Elizabeth set her alarm for four-thirty. It would be light enough by the time she got to Silverado Canyon to see the cabin. She got dressed and tip-toed to the garage. As she drove she thought about Tony, not in his right mind. Perhaps he even had a weapon.

But she couldn’t stop now. The police had not found Amy. She’d left enough in the hands of others. Amy was her responsibility, and she was taking charge.

  She put the map she had folded down to the three obscure roads across the steering wheel, studying it, hoping another vision would come to her. But it did not, and before long she was at the Silverado Canyon turn off.

  All three of the roads were far up in the foothills of the mountains.
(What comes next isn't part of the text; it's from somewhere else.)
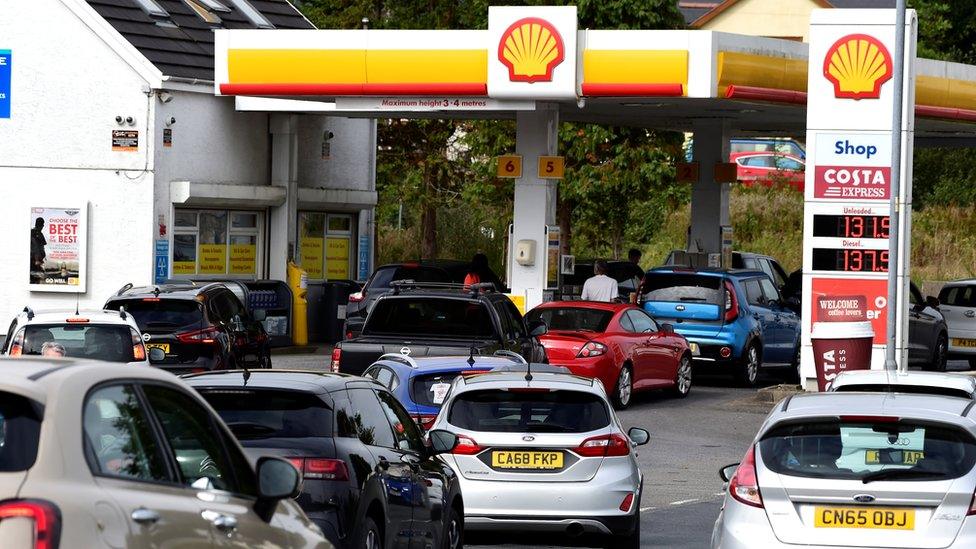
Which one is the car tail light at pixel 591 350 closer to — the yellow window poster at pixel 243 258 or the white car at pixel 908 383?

Elizabeth drove through the winding sleeping village of Silverado Canyon, as day dawned, fresh and beautiful. But Elizabeth had no mind for nature now. She
knew
she was close to Amy.

  Finally she came to the first road and turned onto it, driving over un-drivable terrain. “This is a road?”

  There was nothing but thick vegetation on both sides of the road and not the slightest hint of any sort of building anywhere. The terrain did not look right either, it was too flat. But Elizabeth followed the bumpy ruts until they became indiscernible and finally were completely grown over.